Despite improvements in transplant procedures over the past 2 decades, a new study finds that survival disparities still exist between black and white patients undergoing heart transplants. A group of Stanford University researchers analyzed national outcomes data for 39,075 patients who underwent heart transplants over a 22-year period. The 4,997 black patients had a 34 percent higher risk of transplant-related death than the 30,993 whites, after adjustment for recipient, transplantation, and socioeconomic factors.
Other nonblack minority transplant recipients (2,118 Hispanics, 967 Asians, and patients from other nonblack racial groups) did not differ from whites in adjusted risk of death. Overall, 16,880 patients died after transplantation during the period covered by the data. The rate of second transplants was similar for all of the groups (from 2-2.5 percent).
Blacks were more likely to die of graft failure or a cardiovascular problem than were whites or other nonwhites (57.9 percent, 37.8 percent, and 44.1 percent, respectively), but less likely to die from an infection or cancer (19.9 percent for blacks, 33.0 percent for whites, and 28.2 percent for other nonwhites).
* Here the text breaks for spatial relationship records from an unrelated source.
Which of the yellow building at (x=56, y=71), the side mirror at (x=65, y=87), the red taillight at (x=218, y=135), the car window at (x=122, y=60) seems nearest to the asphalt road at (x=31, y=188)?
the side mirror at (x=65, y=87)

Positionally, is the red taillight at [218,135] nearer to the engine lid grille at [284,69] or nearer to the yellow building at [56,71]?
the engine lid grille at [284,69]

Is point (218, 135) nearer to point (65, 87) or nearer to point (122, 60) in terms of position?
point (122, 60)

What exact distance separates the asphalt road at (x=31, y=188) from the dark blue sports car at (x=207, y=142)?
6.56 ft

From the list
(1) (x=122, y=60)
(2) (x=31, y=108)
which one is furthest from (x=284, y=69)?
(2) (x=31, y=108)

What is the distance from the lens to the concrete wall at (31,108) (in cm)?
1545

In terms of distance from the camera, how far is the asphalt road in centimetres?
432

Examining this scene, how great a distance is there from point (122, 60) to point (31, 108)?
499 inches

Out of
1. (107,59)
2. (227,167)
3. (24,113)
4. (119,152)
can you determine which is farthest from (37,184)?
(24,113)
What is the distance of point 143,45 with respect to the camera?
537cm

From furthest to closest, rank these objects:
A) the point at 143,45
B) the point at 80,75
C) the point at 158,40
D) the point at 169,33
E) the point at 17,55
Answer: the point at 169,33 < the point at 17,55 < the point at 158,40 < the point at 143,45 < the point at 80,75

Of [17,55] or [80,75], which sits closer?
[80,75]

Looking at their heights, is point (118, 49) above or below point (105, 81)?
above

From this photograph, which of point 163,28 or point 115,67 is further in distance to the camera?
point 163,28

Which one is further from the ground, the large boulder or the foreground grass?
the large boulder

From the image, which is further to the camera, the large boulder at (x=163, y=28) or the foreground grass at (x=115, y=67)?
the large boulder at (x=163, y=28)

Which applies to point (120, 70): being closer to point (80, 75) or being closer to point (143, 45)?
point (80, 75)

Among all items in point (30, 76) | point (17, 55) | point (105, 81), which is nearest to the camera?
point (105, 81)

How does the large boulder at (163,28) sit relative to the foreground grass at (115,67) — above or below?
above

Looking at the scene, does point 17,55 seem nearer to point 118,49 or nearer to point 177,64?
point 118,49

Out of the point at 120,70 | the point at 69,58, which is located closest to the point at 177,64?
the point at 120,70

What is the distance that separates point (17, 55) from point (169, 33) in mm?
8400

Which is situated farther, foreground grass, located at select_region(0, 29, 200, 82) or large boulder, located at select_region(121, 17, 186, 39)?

Rates of hospitalization for graft rejection and noncompliance with a regimen of immunosuppressive drugs were higher for blacks than for whites or other minority groups. According to the researchers, the patterns in causes of death suggest that black patients experienced inadequate immunosuppression.
The findings were based on data from the United Network on Organ Sharing on adult patients who underwent heart transplant surgery between October 1987 and February 2009. The study was funded in part by the Agency for Healthcare Research and Quality (HS19181).
More details are in "Persistent racial disparities in survival after heart transplantation," by Vincent Liu, M.D., M.S., Jay Bhattacharaya, M.D., Ph.D., David Weill, M.D., and others in the April 19, 2011, Circulation 123(15), pp. 1642-1649.